Nigeria aim to make history at the 2018 World Cup by becoming the first African team ever to reach the semi-finals. While these is quintessence to a politician telling his citizens exactly what they want to hear just to get their votes after which he gets to office and completely forgets his promises, this is different. This were the thoughts of the incumbent NFF president expressed in words; read for yourself…
“All efforts we are building now are geared towards getting Nigeria to play the semi-finals in Russia,” Amaju Pinnick, the Nigeria Football Federation president, told BBC Sport.
Did I hear you mumble “how is this possible?” “2018? Let’s be realistic please…” Oh! Maybe I didn’t hear you. Maybe they are the responses I expect from every supporter of the Super Eagles who has been disappointed in time past. But the NFF president really believes in this “vision” and it just tells why the Capacity Building courses have been taken seriously.
Amaju believes “We have the manpower to do that. The talent in Nigeria is amazing.”
Although South African journalist Mark Gleeson thinks otherwise. He gave a simple exercise on a programme on television some weeks back when he said, “Can you mention how many Nigerian players are playing in Europe?” He mentioned Mikel Obi, Vincent Enyeama, Ogenyi Onazi and then stopped…maybe with a little effort he would have mentioned Victor Moses, Kenneth Omeruo, Efe Ambrose and Osaze Odemwingie but then he stopped on just three.
Six to 10 years ago, any foreigner could start and name at least 10-15 players before stopping, now it is only three or seven at most before you start ‘Googling’ the names and where they are presently playing. Well, a supporter who pays much attention will likely mention 10 without including names like Obafemi Martins or Yakubu Aiyegbeni.
Now what that tells you is that Nigeria don’t have big names anymore. Majority of the current crop of the national team are of average ability and below.
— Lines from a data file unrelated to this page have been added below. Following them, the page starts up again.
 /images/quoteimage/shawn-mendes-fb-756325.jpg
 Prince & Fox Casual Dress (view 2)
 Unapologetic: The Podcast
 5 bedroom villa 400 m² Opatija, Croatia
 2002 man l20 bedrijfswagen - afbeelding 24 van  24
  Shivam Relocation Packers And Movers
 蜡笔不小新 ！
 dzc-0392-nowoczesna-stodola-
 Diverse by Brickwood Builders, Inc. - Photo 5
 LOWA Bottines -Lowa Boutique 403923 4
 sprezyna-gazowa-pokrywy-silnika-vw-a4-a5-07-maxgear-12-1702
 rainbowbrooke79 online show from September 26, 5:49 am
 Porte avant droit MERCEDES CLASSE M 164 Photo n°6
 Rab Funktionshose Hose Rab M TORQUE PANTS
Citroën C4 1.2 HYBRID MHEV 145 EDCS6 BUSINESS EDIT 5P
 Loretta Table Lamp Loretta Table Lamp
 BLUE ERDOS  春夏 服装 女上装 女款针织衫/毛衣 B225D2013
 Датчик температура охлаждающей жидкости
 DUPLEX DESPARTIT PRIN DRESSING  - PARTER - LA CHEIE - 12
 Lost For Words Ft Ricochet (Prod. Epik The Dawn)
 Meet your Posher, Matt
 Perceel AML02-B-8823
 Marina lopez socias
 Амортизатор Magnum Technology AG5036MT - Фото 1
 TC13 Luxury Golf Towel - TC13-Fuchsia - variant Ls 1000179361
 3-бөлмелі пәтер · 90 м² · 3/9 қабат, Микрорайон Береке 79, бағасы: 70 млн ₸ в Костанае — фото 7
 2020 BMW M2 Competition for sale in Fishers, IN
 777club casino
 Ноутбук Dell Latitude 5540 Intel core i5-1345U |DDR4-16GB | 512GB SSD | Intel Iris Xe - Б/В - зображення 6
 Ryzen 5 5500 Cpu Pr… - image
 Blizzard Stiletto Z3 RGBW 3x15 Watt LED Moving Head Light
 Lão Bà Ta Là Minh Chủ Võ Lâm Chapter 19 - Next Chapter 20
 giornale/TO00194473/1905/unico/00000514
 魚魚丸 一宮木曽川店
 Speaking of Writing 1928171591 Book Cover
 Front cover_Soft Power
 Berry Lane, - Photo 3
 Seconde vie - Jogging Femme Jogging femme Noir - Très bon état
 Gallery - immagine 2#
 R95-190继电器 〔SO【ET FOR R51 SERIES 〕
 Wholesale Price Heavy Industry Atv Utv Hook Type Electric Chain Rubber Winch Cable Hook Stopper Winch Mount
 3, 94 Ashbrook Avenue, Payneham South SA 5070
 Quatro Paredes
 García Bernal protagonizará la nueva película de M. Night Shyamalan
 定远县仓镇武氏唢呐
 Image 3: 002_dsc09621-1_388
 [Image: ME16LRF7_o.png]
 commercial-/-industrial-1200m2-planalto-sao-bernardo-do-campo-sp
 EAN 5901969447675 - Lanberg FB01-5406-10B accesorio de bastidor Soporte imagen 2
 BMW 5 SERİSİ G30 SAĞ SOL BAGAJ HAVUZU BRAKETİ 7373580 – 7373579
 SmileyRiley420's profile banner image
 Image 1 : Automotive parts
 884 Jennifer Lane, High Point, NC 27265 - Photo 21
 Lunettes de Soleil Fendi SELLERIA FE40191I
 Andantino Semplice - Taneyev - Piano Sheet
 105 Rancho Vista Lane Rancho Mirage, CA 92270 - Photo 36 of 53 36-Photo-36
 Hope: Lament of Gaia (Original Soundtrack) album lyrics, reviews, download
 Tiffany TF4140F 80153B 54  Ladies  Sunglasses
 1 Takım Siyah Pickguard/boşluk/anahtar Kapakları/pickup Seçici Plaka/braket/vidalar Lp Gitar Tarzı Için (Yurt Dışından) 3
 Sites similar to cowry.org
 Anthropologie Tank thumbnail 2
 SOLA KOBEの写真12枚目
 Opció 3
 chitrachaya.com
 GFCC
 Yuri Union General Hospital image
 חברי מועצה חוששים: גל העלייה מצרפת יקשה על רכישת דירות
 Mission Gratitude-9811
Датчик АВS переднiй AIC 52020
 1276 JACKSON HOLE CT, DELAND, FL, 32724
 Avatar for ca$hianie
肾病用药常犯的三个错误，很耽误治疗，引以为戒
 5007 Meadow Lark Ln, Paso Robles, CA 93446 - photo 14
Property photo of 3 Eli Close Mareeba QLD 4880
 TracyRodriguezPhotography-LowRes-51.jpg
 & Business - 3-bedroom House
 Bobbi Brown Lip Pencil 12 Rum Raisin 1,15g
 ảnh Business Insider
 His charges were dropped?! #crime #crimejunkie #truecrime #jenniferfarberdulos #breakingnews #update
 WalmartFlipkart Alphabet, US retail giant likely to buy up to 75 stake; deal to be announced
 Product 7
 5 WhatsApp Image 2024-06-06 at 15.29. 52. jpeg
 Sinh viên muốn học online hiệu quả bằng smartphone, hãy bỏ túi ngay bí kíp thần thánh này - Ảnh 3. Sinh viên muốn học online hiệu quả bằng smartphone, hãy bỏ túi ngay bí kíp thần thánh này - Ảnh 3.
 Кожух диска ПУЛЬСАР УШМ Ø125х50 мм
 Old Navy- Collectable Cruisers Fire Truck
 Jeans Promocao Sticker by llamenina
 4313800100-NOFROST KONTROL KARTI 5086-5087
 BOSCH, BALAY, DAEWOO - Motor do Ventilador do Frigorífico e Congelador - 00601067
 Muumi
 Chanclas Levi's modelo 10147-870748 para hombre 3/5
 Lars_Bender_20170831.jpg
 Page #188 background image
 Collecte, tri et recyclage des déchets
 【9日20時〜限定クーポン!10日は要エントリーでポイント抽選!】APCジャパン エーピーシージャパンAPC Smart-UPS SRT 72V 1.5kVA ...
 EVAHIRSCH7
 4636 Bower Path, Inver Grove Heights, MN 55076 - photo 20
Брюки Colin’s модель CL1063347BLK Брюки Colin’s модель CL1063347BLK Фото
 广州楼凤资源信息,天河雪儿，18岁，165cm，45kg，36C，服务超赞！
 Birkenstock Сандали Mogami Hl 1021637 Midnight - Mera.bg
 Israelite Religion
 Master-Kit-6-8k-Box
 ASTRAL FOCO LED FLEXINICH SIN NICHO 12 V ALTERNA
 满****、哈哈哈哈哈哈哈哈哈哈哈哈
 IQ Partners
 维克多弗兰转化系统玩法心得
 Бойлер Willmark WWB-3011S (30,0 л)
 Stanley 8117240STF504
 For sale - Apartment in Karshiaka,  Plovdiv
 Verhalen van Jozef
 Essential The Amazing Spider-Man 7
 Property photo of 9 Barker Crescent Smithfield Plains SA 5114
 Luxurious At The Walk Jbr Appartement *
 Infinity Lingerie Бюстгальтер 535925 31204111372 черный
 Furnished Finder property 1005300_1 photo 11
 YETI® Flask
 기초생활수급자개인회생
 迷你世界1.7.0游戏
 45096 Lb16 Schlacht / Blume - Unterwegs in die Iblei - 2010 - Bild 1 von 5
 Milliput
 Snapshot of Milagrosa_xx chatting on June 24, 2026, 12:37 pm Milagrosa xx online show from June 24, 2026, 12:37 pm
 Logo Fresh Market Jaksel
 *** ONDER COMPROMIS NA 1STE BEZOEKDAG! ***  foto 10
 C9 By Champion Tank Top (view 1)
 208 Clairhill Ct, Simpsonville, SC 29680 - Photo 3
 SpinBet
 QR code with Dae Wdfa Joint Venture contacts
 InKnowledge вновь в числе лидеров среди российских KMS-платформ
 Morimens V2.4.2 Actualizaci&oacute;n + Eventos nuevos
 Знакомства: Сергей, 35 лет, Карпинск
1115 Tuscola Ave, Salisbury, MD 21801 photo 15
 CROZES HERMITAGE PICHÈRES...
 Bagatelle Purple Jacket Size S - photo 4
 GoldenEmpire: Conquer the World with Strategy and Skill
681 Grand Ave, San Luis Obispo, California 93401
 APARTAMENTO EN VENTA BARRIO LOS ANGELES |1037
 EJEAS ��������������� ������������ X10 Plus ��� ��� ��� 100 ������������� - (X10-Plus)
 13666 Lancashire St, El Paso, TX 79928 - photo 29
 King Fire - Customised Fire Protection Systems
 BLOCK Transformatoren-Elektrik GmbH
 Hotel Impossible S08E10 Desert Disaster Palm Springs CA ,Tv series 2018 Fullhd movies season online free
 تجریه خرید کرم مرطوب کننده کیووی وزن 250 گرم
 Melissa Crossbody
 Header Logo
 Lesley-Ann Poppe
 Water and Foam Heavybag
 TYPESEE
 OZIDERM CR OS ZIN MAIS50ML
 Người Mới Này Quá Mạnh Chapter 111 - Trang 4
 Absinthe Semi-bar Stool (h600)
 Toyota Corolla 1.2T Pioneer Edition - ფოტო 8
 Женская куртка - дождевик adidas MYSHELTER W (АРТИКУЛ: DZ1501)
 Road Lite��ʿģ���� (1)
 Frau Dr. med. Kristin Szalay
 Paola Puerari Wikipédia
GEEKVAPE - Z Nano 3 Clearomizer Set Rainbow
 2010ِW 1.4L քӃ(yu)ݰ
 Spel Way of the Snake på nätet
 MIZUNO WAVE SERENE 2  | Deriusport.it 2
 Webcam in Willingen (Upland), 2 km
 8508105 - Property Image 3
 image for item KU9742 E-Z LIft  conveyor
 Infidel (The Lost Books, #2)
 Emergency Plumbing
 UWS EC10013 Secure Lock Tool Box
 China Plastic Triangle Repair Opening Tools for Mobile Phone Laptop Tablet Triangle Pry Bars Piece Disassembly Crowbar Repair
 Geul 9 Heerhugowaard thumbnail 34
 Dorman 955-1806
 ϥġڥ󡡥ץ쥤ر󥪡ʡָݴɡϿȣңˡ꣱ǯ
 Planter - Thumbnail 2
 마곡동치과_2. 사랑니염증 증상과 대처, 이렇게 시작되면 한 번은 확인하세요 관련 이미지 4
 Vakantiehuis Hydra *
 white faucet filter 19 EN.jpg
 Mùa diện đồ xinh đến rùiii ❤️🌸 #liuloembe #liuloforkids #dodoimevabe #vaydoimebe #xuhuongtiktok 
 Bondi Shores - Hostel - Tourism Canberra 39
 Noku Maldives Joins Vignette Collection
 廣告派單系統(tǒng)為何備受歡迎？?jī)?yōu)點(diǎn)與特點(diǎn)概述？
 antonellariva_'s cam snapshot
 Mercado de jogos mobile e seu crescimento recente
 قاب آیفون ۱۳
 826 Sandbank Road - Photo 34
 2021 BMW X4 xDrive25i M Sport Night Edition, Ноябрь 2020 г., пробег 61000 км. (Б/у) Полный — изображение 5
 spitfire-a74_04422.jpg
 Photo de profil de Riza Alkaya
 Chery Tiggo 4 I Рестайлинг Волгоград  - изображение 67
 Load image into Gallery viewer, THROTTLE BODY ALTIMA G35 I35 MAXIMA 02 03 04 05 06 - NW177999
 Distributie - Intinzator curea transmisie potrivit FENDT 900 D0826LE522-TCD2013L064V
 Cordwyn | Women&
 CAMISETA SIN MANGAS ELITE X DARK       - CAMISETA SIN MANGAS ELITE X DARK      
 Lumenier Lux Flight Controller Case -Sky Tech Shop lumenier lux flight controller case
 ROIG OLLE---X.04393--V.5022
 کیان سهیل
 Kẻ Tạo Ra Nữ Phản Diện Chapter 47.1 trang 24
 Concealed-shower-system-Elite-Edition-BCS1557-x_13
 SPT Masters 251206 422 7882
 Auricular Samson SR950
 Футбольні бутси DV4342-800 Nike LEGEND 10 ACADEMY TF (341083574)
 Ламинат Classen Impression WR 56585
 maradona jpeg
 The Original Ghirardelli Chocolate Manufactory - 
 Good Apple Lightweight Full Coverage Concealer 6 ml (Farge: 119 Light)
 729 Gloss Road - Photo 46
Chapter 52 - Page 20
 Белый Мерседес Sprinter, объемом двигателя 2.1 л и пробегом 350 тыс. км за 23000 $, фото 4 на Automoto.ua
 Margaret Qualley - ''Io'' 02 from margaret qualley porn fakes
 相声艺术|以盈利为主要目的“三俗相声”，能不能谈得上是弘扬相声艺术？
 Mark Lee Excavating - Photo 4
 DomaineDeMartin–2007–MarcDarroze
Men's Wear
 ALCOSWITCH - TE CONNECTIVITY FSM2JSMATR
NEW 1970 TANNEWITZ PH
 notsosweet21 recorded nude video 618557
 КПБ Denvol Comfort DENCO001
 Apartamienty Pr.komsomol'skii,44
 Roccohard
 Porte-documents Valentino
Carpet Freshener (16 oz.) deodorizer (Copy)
Hence, they are not playing for elite European clubsides. Although you cannot entirely fault the Federation or even the coaches for the lack of “Big-name” players. It is down to the footballers themselves to be hungry enough for the top place. The players seem content earning their “few” thousands of Pounds or Euros weekly regardless of the team they represent either consistently or just as a squad member, they don’t seem to care.
Interestingly, the NFF president believes that the appointment of Stephen Keshi is the best for the National team at this time. Although, why his contract will end after AFCON 2017 and not after the World Cup in 2018 instead is a different discussion.
“We (NFF) made no mistake in re-appointing Keshi. In his first term, Keshi did a lot to encourage the boys in the domestic League, and the boy who scored our winning goal at the Africa Cup of Nations, Sunday Mba, was playing in the domestic scene.”
I share his sentiment, Keshi did what no foreign coach would have done. No foreign coach will go after and play home based footballers ahead of the European based folks unless it is stipulated in their contracts – and why should it? Believe it or not, there is always that bias for the foreign based pros.
See how Sergio Busquets evolved at Barca? He was promoted from Barca B and gradually integrated into the team by a coach (Pep Guardiola) who once managed the Barca B side. The result? Yaya Toure (Who plays in Busquets position) was sold a season after just to accommodate this budding defensive midfielder. Subsequently, the “young” and “inexperienced” Busquets became a mainstay for both Club and Country. Same was done for Pedro Rodriguez.
One of the many things Keshi did right in 2012/13 was the guts to invite and play homebased players whom he considered to be better than foreign pros in key games. See, when Godfrey Oboabona/Kenneth Omeruo are playing a game while Joseph Yobo sits on the bench, or Sunday Mba is playing and Nosa Igiebor is on the bench, how on earth will these boys not fight for 90+ minutes on the pitch? It all went wrong when there was no more competition for places. When boys arrived camp and they know they are starting the next game regardless of how bad they play in this game.
But that may no longer be the case and thank goodness it is so….
“If any player thinks that he will get into this team because of what he has done in the past, that player will be disappointed. This is a new era and only those who will give 150 percent will be given the chance.” – Stephen Keshi
Stephen Keshi also believe that the support of Nigerians will get the Eagles to Soar again.
“Nigerian football must return to where it was in the past and we need the support of Nigerians to achieve that,”
Well, that is very true. But the support will only return when players are invited and played solely based on their performance at club level. When outstanding U-20 and U-23 stars are gradually bedded into the Super Eagles pool and when we return to our identity.